PROBLEM TO WORK ON =>
Could you set down exactly the lines in the records below between the line holding "Red and white" and the line holding "Pie (Tart) with", inclusive?

SUPPLIED DATA =>
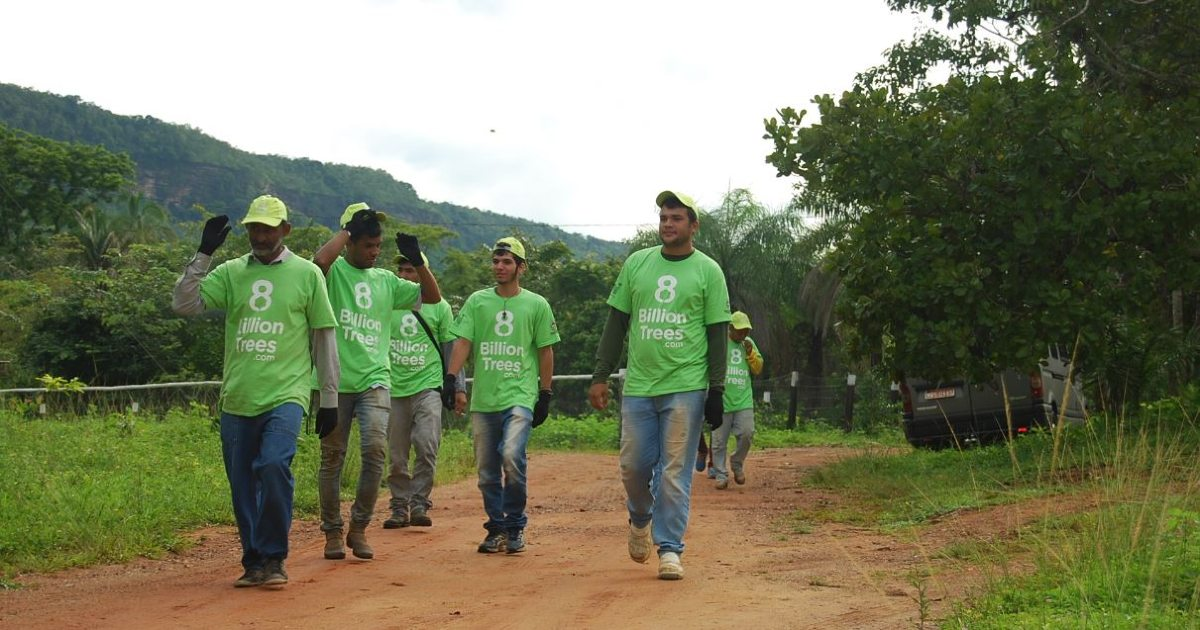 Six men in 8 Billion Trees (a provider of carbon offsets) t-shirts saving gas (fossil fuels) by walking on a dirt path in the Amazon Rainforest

* * *

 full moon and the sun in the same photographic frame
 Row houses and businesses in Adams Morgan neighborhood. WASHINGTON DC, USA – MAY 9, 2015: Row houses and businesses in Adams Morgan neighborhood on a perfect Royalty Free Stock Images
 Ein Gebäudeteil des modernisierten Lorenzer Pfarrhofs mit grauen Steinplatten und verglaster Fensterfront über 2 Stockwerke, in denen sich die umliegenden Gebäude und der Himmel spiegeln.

* * *

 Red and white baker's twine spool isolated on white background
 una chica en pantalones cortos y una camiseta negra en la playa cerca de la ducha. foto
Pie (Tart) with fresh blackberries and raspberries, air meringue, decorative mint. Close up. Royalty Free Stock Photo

RESPONSE BELOW =>
 Red and white baker's twine spool isolated on white background
 una chica en pantalones cortos y una camiseta negra en la playa cerca de la ducha. foto
Pie (Tart) with fresh blackberries and raspberries, air meringue, decorative mint. Close up. Royalty Free Stock Photo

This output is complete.